Home » Signposts for a supraspinatus tear..
Longitudinal view of long head of biceps tendon

Signposts for a supraspinatus tear..

There are several well recognised sonographic 'signposts' for a potential supraspinatus tear. I found these extremely useful signposts to have in your mind when you are learning how to perform an ultrasound scan of the shoulder, particularly as the supraspinatus is often the site of pathology. There are several examples of supraspinatus ruptures and tears on this website, within the image gallery and shoulder case studies

This is certainly not an original piece of work, and is a topic that has previously been repeatedly covered in many texts and academic papers. It is however a very useful reference point for those new to using ultrasound, and a useful addition to the website!

It is well recognised that it is possible to have pathological findings in asymptomatic shoulders, and I am sure those of you who have scanned shoulders will agree with this point. This is particularly true of rotator cuff tears in older age groups and distended subacromial bursae. Review this article by Girish et al (2011) for more information regarding asymptomatic pathology.

I am therefore not saying that a reliance on the 'signposts' below is required, but they do provide a useful reference that should be incorporated into your clinical reasoning of a patients presentation. For example a long head of biceps effusion, in a younger patient following trauma should raise suspicions. Demonstrated in this case of greater tuberosity fracture.

Indirect signs of supraspinatus tears

Joint effusion and bursal fluid

Hollister et al (1995) found that the presence of bursal fluid and a glenohumeral joint effusion had a high positive predictive value for the presence of a rotator cuff tear. The biceps tendon sheath communicates directly with the glenohumeral joint and is therefore a useful reference point for the presence of a glenohumeral joint effusion. A longitudinal and transverse biceps sheath effusion can be seen in Figures 1 and 2. A joint effusion is often best visualised in the posterior aspect of the glenohumeral joint, particularly in the region of the spinoglenoid notch (Figure 3).

A bursal effusion is often a common sign, even in asymptomatic shoulders. A significant bursal effusion (Figure 4) is often considered when separated by greater than 2mm (Hollister et al, 1995).

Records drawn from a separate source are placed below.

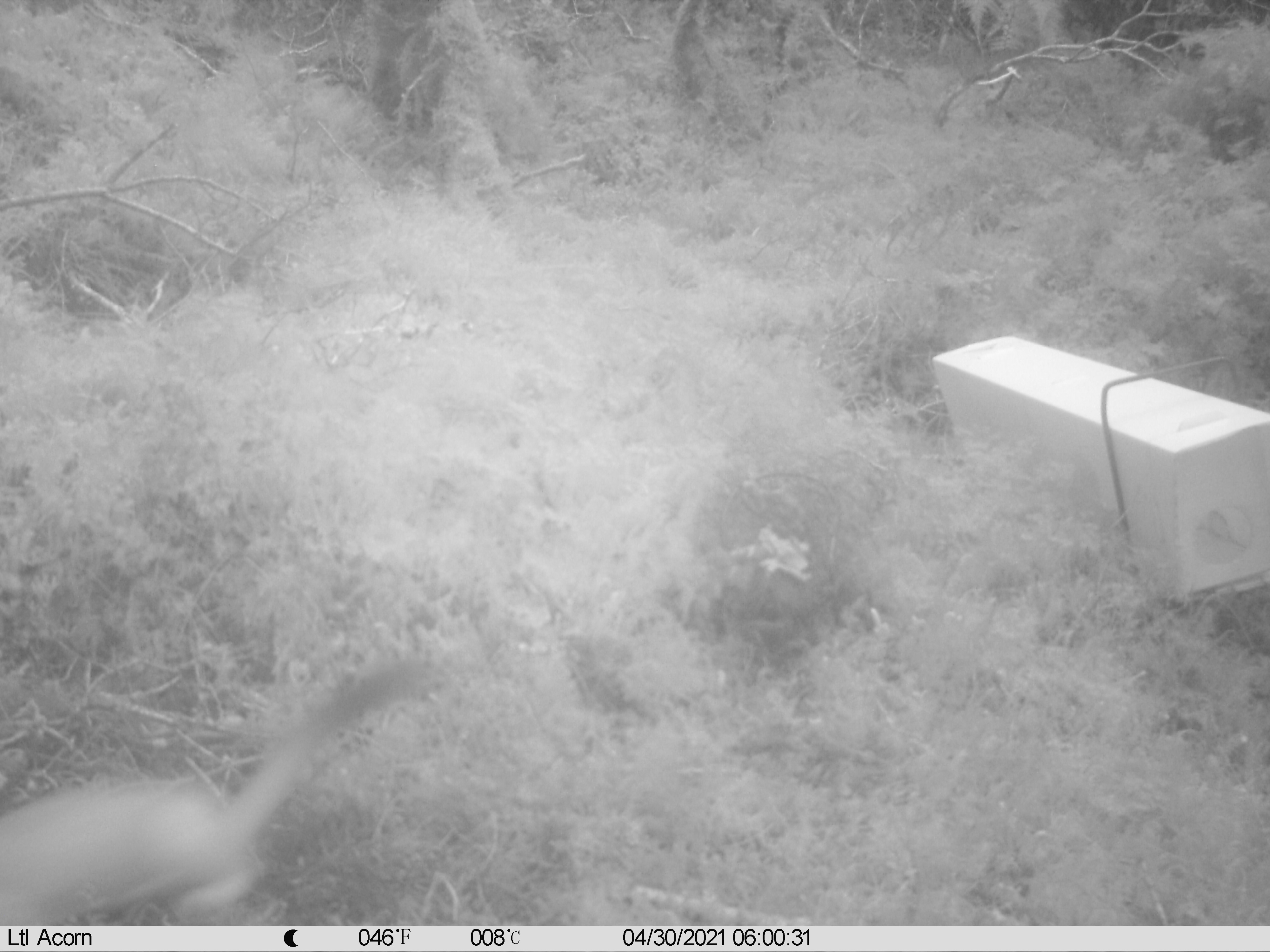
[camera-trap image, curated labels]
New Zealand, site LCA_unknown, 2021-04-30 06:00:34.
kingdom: Animalia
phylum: Chordata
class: Mammalia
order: Carnivora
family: Mustelidae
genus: Mustela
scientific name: Mustela erminea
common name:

Transverse view of long head of biceps sheath effusion
Figure 1: Transverse view of long head of biceps sheath effusion
Figure 2: Longitudinal view of long head of biceps effusion -Signposts for a supraspinatus tear
Figure 2: Longitudinal view of long head of biceps effusion
Transverse view of long head of biceps tendon with a significantly distended subacromial bursa superior to it.
Figure 3: Transverse view of long head of biceps tendon with a significantly distended subacromial bursa superior to it.
Spinoglenoid notch effusion in the posterior shoulder
Figure 4: Spinoglenoid notch effusion in the posterior shoulder

Loss of tendon outline/ thininng and Deltoid indentation

Loss of normal tendon outline with possible indentation of the superior Deltoid are also suggested indicators of underlying supraspinatus pathology. A clear loss of the normal superior concavity of the tendon should raise suspicion of underlying tendon tearing. These findings can help differentiate from a degenerative tendon which will likely have a normal tendon outline, but may be thickened or have a hypoechoic echotexture. The images below ( Figure 5, Figure 6)demonstrate a transverse and longitudinal view of these signs.

Transverse view of supraspinatus full thickness tear
Figure 5: Transverse view of supraspinatus full thickness tear
Longitudinal view of supraspinatus tendon with deltoid indentation and subsequent loss of tendon outline
Figure 6: Longitudinal view of supraspinatus tendon with deltoid indentation and subsequent loss of tendon outline

Cortical irregularity

When cortical irregularity is visible near to a hypoechoic region of the tendon then  it is likely that a tear is present. This is clearly visible in the following images.

Longitudinal supraspinatus full thickness tear, with cortical irregularity and deltoid indentation
Figure 7: Longitudinal supraspinatus full thickness tear, with cortical irregularity and deltoid indentation
Rupture of supraspinatus tendon in transverse view with significant irregularity of the cortex
Figure 8: Rupture of supraspinatus tendon in transverse view with significant irregularity of the cortex

Cartilage Interface sign

In a normal tendon it is possible to visualise a slightly hyperechoic line as the tendon interfaces with the hyaline cartilage of the humeral head. When the adjacent supraspinatus tendon is torn, absent or hypoechoic, this is more visible (Figure , and is a indirect sign of supraspinatus pathology.

Transverse view of supraspinatus tear with visible cartilage interface sign superior to the hyperechoic bone cortex.
Figure 9: Transverse view of supraspinatus tear with visible cartilage interface sign superior to the hyperechoic bone cortex.